On the weekend I saw a big article in The Australian that told me that there were going to be up to 1,000 people rallying in Torquay who were going to be very angry about this process. After The Australian article—and I will table it—there was no media coverage of it at all. Then I discovered the reason must be the funny way 1,000 people was calculated. Those numbers were in some way short—they used the shadow Treasurer to do the figures, clearly. Why would so few people turn up to the rally?
What the shadow minister for the environment did not tell them was that when they were making their speeches from the tinny they were speaking from—they spoke in a tinny, though admittedly it was on land—they did not let people know that if you wanted to go from that rally to an area where you are not allowed to fish, you would have to go out, turn left, go across the Bass Strait and, after 460 kilometres, you would get to the first place where you could not fish, a place where the no-fishing zone was put in place in 2007 when the member for Wentworth was the minister for the environment. The nearest restriction on recreational fishing was put in place by the Howard government when they were in charge.

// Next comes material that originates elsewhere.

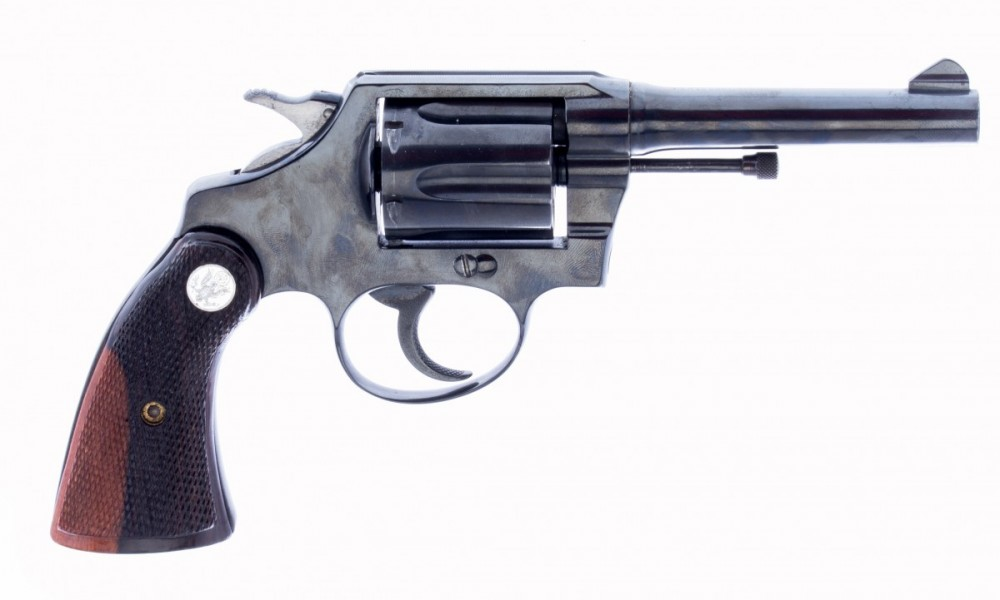 Revolver Colt Police Positive cal.38 Special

This is a process where the science it has been based on was commenced under the Howard years. Some of these plans on the inside cover have the happy smiling face of the member for Wentworth and the member for Dawson for science. As for the process of consultation when they say, 'No consultation happened at all,' there were five separate rounds of consultation and three-quarters of a million submissions engaged—in a process that works. What we found for the Great Barrier Reef Marine Park work which has now come back with restrictions put in place by the Howard government that they now conveniently forget, is that fish stocks do improve. Coral trout numbers are six times what they used to be. Crown of thorns starfish are at a quarter of the levels in the protected zones that they are in the rest of the park. It is a process which for 20 years had had bipartisan support, and which the opposition are hoping will come to nothing tonight.
2:48 pm
Darren Cheeseman (Corangamite, Australian Labor Party) Share this | Link to this | Hansard source
I have a supplementary question. Further to the minister's answer, could he explain the impact if marine parks management plans are disallowed?

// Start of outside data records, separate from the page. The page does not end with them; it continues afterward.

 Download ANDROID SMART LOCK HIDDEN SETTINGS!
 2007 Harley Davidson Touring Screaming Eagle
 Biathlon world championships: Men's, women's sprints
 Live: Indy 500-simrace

Mr Tony Burke (Watson, Australian Labor Party, Minister for Sustainability, Environment, Water, Population and Communities) Share this | Link to this | Hansard source
Thanks for the supplementary question. I notice that the shadow minister is not the one who has moved the disallowance. He has deferred it off to the member for Calare. The member for Calare in a piece of organisational brilliance has not only moved disallowance for the Coral Sea, for the North-West Zone, for the North Zone, for the South-West Zone and the Temperature East; he has also moved disallowance for the South-East Zone, which was the Howard government's zone. So they are actually attempting in the vote tonight to abandon the exact plans that had been called on by the Howard government.

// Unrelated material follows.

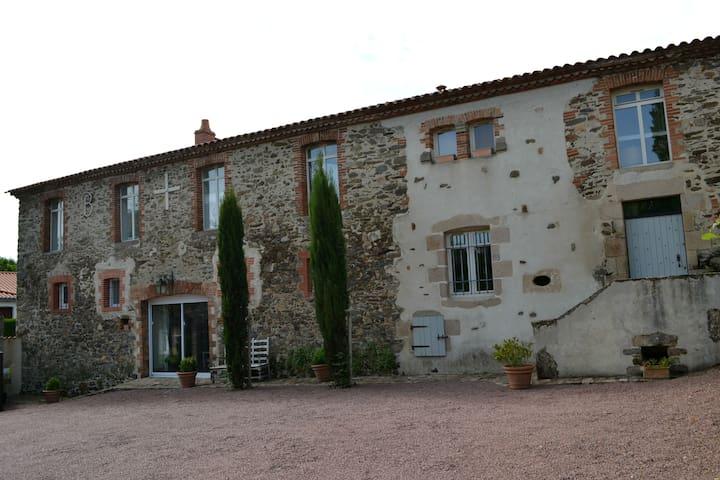 La Marche, bed & breakfast proche du Puy du Fou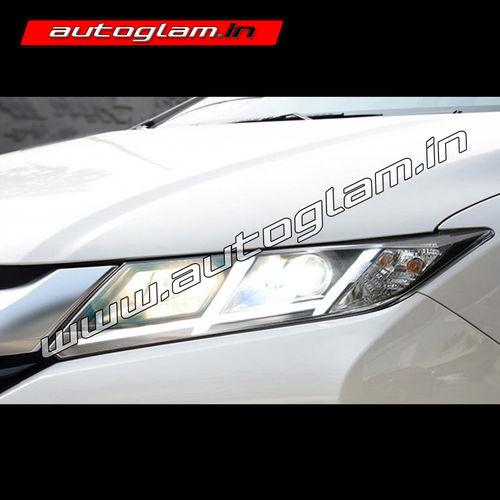 AGHC603TT, Honda City 2014 16 AUDI TT STYLE HID PROJECTOR HEADLIGHTS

This shows exactly how far the negativity has gone. It is not enough to outdo and to try to wreck conservation attempts by this government; they have got to attack what little environmental legacy there was from the Howard government and get rid of that too. Make no mistake, if disallowance goes through tonight it begins to become legal for oil and gas drilling to happen in the Coral Sea. It then becomes legal for oil and gas drilling to happen off the Margaret River area. Areas like the Diamantina Fracture Zone and areas like the Perth Canyon that are up for protection now with 20 years of science and all consultation—and what is their approach? In the power of wanting to say no, just like they did with the super trawler, if it is about protecting the ocean, this opposition has no interest.